» Stored dataset items
+++

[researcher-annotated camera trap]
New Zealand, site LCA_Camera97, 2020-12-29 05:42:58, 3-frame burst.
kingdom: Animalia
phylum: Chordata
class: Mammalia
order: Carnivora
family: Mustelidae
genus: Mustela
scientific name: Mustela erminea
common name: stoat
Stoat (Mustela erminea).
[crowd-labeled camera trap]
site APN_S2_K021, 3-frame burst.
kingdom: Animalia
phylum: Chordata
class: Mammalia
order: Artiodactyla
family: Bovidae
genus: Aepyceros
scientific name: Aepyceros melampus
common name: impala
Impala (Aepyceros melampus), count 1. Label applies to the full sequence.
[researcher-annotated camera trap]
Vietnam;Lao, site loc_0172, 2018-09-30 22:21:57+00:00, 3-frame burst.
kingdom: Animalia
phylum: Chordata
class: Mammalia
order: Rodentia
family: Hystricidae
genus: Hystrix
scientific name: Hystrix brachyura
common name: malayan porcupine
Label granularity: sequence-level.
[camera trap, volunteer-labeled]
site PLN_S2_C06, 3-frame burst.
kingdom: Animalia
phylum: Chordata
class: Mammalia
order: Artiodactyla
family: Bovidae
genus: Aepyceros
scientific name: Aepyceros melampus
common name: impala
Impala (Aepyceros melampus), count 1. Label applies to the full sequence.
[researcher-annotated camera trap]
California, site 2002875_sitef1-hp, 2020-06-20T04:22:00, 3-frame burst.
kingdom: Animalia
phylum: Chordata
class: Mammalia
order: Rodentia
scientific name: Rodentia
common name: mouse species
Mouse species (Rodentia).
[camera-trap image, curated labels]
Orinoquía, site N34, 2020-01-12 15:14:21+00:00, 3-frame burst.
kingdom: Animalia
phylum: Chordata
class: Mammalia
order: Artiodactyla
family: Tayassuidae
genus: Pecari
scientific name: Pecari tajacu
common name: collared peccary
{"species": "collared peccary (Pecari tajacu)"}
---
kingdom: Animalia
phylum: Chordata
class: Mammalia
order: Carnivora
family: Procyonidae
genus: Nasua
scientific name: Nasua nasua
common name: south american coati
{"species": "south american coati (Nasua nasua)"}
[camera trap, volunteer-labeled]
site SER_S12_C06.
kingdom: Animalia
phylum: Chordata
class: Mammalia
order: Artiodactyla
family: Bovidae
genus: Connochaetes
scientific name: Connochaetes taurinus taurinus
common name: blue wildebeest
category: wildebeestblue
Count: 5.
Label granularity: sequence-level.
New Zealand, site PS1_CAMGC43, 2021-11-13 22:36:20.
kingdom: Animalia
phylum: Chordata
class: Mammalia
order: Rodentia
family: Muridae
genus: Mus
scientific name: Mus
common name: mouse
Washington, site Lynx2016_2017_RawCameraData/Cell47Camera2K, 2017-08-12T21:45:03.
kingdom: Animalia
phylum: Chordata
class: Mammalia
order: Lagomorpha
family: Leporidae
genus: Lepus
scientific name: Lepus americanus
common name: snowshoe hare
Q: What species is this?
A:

+++

» Exercise brief
Without leaving anything out, quote all the data.

» Response below
[researcher-annotated camera trap]
New Zealand, site LCA_Camera97, 2020-12-29 05:42:58, 3-frame burst.
kingdom: Animalia
phylum: Chordata
class: Mammalia
order: Carnivora
family: Mustelidae
genus: Mustela
scientific name: Mustela erminea
common name: stoat
Stoat (Mustela erminea).
[crowd-labeled camera trap]
site APN_S2_K021, 3-frame burst.
kingdom: Animalia
phylum: Chordata
class: Mammalia
order: Artiodactyla
family: Bovidae
genus: Aepyceros
scientific name: Aepyceros melampus
common name: impala
Impala (Aepyceros melampus), count 1. Label applies to the full sequence.
[researcher-annotated camera trap]
Vietnam;Lao, site loc_0172, 2018-09-30 22:21:57+00:00, 3-frame burst.
kingdom: Animalia
phylum: Chordata
class: Mammalia
order: Rodentia
family: Hystricidae
genus: Hystrix
scientific name: Hystrix brachyura
common name: malayan porcupine
Label granularity: sequence-level.
[camera trap, volunteer-labeled]
site PLN_S2_C06, 3-frame burst.
kingdom: Animalia
phylum: Chordata
class: Mammalia
order: Artiodactyla
family: Bovidae
genus: Aepyceros
scientific name: Aepyceros melampus
common name: impala
Impala (Aepyceros melampus), count 1. Label applies to the full sequence.
[researcher-annotated camera trap]
California, site 2002875_sitef1-hp, 2020-06-20T04:22:00, 3-frame burst.
kingdom: Animalia
phylum: Chordata
class: Mammalia
order: Rodentia
scientific name: Rodentia
common name: mouse species
Mouse species (Rodentia).
[camera-trap image, curated labels]
Orinoquía, site N34, 2020-01-12 15:14:21+00:00, 3-frame burst.
kingdom: Animalia
phylum: Chordata
class: Mammalia
order: Artiodactyla
family: Tayassuidae
genus: Pecari
scientific name: Pecari tajacu
common name: collared peccary
{"species": "collared peccary (Pecari tajacu)"}
---
kingdom: Animalia
phylum: Chordata
class: Mammalia
order: Carnivora
family: Procyonidae
genus: Nasua
scientific name: Nasua nasua
common name: south american coati
{"species": "south american coati (Nasua nasua)"}
[camera trap, volunteer-labeled]
site SER_S12_C06.
kingdom: Animalia
phylum: Chordata
class: Mammalia
order: Artiodactyla
family: Bovidae
genus: Connochaetes
scientific name: Connochaetes taurinus taurinus
common name: blue wildebeest
category: wildebeestblue
Count: 5.
Label granularity: sequence-level.
New Zealand, site PS1_CAMGC43, 2021-11-13 22:36:20.
kingdom: Animalia
phylum: Chordata
class: Mammalia
order: Rodentia
family: Muridae
genus: Mus
scientific name: Mus
common name: mouse
Washington, site Lynx2016_2017_RawCameraData/Cell47Camera2K, 2017-08-12T21:45:03.
kingdom: Animalia
phylum: Chordata
class: Mammalia
order: Lagomorpha
family: Leporidae
genus: Lepus
scientific name: Lepus americanus
common name: snowshoe hare
Q: What species is this?
A:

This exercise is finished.